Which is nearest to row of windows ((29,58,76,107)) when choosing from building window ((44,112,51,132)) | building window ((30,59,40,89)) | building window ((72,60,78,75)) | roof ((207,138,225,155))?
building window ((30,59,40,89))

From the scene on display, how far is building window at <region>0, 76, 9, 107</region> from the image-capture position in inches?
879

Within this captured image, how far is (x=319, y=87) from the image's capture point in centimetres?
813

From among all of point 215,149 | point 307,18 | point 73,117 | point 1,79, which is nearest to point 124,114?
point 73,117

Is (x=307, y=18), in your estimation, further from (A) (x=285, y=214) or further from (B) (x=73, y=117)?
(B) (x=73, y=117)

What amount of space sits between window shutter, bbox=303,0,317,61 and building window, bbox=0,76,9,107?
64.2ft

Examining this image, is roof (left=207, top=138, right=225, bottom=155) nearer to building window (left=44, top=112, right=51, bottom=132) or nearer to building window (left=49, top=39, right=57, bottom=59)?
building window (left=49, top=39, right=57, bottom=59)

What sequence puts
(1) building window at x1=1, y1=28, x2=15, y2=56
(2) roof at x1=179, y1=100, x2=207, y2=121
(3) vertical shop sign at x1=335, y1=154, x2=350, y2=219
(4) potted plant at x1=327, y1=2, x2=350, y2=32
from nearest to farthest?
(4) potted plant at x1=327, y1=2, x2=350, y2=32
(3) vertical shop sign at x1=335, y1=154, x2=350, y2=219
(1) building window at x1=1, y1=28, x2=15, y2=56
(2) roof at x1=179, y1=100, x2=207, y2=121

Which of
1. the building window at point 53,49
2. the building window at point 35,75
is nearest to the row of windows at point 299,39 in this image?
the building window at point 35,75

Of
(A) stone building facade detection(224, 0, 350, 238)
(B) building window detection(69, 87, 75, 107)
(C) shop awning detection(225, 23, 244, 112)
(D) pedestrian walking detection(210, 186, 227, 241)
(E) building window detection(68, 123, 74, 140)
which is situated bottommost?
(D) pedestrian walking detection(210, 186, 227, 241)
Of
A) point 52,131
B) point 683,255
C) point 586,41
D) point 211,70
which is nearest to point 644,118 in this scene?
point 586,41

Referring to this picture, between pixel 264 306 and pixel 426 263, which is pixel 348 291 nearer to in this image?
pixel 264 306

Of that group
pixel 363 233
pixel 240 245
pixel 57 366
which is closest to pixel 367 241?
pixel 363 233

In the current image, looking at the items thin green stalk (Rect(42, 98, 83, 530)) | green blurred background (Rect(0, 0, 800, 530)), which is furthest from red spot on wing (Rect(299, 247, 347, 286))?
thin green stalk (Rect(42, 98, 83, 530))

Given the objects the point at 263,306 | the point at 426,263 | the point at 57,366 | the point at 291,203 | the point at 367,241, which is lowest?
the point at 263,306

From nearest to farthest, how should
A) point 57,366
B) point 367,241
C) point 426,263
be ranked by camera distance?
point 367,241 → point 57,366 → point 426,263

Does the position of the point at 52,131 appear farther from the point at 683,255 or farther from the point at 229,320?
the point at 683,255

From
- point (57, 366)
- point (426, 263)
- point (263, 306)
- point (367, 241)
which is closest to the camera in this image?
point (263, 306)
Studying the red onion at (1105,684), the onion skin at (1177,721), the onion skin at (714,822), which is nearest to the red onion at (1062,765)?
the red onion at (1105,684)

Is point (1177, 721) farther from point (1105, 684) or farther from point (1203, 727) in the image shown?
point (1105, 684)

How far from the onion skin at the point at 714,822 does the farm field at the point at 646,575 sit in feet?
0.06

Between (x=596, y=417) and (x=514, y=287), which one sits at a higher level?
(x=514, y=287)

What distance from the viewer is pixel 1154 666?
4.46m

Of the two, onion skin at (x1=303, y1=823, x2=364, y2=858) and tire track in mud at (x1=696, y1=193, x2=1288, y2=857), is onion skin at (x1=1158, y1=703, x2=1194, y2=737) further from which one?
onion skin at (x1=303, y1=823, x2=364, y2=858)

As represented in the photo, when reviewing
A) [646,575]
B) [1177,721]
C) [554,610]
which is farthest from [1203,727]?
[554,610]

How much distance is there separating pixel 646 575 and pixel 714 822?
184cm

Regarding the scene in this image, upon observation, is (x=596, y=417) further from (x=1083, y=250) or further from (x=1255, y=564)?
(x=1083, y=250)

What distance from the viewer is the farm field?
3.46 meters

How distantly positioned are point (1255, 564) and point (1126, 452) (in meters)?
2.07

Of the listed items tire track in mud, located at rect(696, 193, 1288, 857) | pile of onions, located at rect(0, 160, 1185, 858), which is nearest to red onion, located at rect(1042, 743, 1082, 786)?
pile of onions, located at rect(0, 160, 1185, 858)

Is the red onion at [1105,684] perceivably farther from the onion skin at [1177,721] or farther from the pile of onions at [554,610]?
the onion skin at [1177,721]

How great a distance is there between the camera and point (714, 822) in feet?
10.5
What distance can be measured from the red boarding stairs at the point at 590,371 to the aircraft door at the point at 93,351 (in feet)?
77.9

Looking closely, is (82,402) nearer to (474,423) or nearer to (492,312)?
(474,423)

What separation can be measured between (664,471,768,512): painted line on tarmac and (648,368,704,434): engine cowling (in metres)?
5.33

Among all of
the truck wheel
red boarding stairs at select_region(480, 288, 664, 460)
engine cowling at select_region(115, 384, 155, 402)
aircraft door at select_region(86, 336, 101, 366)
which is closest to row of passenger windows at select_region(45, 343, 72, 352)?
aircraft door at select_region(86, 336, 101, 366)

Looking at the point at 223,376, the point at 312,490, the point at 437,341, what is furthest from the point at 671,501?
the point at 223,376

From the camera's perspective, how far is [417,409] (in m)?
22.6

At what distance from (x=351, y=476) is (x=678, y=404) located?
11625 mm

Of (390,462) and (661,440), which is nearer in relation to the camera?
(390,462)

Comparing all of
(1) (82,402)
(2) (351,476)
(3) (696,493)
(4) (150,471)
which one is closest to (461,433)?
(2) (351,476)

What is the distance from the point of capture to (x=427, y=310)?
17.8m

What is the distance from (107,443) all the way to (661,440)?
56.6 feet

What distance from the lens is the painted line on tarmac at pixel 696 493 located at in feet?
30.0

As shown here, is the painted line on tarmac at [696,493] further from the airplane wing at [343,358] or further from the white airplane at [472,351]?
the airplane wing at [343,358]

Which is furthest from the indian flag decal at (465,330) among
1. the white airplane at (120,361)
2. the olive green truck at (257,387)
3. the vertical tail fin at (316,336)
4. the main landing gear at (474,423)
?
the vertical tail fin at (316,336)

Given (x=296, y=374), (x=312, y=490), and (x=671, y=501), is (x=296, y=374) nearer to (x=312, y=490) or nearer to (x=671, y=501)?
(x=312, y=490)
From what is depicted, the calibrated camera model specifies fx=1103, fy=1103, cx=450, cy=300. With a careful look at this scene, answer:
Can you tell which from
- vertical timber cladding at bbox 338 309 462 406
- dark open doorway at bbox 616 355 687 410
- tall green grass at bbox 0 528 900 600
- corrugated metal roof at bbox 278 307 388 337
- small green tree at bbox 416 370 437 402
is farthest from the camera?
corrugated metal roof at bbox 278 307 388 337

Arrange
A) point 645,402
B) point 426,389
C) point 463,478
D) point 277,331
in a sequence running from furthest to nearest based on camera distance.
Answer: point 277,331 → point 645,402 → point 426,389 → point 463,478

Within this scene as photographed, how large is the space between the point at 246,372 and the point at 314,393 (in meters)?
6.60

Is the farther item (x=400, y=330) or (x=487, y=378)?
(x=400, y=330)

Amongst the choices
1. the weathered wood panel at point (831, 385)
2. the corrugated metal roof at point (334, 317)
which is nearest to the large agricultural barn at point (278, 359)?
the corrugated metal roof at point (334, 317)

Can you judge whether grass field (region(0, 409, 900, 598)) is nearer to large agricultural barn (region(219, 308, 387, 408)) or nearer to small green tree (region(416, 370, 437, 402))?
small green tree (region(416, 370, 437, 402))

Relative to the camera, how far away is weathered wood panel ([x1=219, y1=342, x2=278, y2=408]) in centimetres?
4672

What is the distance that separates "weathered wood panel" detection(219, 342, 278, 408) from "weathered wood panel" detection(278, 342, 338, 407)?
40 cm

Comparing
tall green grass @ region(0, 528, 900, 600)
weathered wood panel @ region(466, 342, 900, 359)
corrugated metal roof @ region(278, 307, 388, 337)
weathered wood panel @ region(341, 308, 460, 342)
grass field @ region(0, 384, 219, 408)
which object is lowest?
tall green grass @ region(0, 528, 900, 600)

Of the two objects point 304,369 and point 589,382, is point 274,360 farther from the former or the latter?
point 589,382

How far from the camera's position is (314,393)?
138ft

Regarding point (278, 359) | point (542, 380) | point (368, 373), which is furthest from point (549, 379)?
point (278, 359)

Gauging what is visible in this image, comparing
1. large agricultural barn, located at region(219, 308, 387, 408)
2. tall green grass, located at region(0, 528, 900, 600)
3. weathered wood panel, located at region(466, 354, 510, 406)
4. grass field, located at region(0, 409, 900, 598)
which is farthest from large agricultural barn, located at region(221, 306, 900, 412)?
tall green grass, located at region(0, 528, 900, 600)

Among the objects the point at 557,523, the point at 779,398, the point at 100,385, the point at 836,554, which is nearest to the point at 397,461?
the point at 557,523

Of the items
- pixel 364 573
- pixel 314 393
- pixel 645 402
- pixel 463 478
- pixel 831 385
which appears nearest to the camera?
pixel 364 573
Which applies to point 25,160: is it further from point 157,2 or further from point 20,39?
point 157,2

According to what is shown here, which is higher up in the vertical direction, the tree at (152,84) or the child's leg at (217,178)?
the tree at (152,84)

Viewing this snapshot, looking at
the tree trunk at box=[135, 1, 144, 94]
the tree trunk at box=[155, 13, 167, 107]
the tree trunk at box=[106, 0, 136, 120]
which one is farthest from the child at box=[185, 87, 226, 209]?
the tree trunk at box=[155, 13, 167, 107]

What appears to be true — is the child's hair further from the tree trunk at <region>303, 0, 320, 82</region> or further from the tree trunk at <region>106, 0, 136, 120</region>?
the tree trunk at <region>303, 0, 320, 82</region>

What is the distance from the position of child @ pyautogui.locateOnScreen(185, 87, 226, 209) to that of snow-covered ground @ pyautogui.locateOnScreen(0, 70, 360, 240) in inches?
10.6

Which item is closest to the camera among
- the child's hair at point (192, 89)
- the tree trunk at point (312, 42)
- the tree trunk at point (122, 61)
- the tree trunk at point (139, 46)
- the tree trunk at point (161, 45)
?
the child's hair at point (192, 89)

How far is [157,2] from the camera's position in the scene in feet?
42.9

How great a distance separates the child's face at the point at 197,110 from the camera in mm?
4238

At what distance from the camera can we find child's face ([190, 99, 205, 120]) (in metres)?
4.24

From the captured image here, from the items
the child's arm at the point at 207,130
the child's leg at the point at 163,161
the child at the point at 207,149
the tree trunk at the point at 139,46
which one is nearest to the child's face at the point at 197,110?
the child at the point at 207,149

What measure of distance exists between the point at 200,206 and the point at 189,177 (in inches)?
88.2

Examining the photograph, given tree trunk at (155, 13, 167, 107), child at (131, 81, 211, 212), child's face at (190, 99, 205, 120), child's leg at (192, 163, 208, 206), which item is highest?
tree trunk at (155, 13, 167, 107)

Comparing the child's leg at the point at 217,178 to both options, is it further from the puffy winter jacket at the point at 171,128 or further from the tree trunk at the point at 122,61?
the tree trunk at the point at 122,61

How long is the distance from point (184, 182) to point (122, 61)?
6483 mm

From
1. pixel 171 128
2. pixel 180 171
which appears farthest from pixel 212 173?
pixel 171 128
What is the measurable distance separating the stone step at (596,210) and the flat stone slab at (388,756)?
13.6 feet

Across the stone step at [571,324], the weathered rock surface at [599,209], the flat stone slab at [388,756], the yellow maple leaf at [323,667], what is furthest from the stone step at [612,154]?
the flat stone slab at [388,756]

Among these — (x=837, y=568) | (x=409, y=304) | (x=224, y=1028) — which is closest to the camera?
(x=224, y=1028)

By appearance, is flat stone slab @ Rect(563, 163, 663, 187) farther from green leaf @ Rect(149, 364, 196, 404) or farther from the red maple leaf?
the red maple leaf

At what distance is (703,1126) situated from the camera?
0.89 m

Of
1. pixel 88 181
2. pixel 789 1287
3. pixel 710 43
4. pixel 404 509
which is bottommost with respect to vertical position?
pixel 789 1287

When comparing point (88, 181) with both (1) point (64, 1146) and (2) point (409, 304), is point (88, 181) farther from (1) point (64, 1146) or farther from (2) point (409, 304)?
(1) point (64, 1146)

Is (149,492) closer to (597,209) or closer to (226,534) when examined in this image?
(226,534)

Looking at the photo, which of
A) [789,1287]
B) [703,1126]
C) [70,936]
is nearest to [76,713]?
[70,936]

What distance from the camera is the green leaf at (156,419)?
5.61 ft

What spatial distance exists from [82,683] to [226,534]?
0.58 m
----
The request:
Pull out every line from the items above that contains the string "tall". Case counts.

Response for this exercise:
- tall green grass at bbox 0 528 900 600
tall green grass @ region(0, 528, 900, 600)
tall green grass @ region(0, 528, 900, 600)
2. tall green grass, located at region(0, 528, 900, 600)
tall green grass, located at region(0, 528, 900, 600)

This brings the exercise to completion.